The magic of ReactiveX: debouncing inputs to async functions

Sam Parkinson
Mettle Adventures
Published in
7 min readApr 6, 2018

When a function is “expensive” we want to try to reduce how many times we perform that operation. When the input varies quickly a common way to reduce the number of function calls is to “debounce” the input. However, when the function is async this creates some difficulties in providing an efficient solution and also a good user experience. This blog post provides our solution to this problem using the fantastic stream library ReactiveX.

We recently created a product which contained many tables of data. Each of these tables was paginated, sortable, and filterable by searching for text contained in any of the columns displayed in the table. Each time a change was made to the pagination, sorting, or filtering, a REST API call was required to fetch the new data. We needed a solution to this problem that was simple, easily testable, robust, and efficient.

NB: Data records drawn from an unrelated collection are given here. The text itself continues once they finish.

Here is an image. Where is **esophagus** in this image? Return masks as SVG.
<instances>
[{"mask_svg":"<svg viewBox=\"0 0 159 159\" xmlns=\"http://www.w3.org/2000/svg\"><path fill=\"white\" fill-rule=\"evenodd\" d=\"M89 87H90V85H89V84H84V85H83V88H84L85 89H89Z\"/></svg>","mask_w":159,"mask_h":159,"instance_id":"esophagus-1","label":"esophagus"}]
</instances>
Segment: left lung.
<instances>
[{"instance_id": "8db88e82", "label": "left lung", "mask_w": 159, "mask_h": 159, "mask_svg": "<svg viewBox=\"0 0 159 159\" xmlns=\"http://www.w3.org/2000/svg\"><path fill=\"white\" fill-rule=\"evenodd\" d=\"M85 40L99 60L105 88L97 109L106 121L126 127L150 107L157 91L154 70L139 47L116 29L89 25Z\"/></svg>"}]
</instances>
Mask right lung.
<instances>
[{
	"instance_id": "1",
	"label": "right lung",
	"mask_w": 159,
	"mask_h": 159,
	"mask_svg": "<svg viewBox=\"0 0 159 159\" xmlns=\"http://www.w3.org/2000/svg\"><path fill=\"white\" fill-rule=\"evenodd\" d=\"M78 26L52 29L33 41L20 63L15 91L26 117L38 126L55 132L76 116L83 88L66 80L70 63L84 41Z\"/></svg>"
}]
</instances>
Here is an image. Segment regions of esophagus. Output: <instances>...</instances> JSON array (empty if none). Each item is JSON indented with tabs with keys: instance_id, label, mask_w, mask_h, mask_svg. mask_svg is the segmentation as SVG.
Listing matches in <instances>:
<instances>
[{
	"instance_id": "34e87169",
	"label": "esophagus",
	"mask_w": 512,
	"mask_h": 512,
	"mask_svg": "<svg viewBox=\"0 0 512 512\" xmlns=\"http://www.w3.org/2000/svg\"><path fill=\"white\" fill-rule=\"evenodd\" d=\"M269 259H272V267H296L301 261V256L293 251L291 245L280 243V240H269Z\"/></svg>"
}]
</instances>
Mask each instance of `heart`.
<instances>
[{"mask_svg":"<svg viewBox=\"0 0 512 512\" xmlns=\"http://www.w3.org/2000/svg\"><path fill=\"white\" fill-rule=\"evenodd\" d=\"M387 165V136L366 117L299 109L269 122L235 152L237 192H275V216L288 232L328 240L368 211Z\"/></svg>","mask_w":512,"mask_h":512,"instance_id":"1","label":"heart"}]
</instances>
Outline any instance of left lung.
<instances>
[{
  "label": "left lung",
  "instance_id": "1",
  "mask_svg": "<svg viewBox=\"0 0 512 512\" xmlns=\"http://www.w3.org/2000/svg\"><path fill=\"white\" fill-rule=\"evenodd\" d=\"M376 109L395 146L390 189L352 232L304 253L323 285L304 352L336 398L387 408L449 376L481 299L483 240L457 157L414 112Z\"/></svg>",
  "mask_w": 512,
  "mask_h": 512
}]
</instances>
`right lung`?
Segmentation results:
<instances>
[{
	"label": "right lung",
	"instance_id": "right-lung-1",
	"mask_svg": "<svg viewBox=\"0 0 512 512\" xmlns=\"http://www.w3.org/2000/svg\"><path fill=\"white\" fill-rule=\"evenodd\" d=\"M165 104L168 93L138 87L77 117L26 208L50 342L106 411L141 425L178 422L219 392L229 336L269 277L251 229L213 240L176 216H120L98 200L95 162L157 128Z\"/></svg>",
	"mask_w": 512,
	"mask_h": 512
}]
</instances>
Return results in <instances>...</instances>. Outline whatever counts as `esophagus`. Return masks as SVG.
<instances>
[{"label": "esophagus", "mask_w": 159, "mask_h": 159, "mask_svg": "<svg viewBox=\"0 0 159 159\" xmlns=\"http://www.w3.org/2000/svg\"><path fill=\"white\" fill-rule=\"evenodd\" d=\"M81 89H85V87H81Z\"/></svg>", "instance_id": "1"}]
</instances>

In this case the operation was expensive due to a requirement for network and server resources on each API call. Some other examples of where we may want to debounce the inputs to an “expensive” operation include:

  • Zooming, scrolling on a map or large tiled image triggering fetching of tiles from an API and rendering them
  • Rendering of images or maps in scrolling views
  • Autocomplete search / input boxes that require API calls

We can solve this with ReactiveX!

Enter my current favourite software library: ReactiveX. ReactiveX is a library for functional programming with asynchronous data streams.

ReactiveX provides tools for creating, manipulating, combining, splitting and filtering these streams of information, and allows a programmer to work with these asynchronous streams functionally. With ReactiveX, anything can become a stream and the functional programming approach often removes the need for any state, which generally leads to simpler, and more robust code.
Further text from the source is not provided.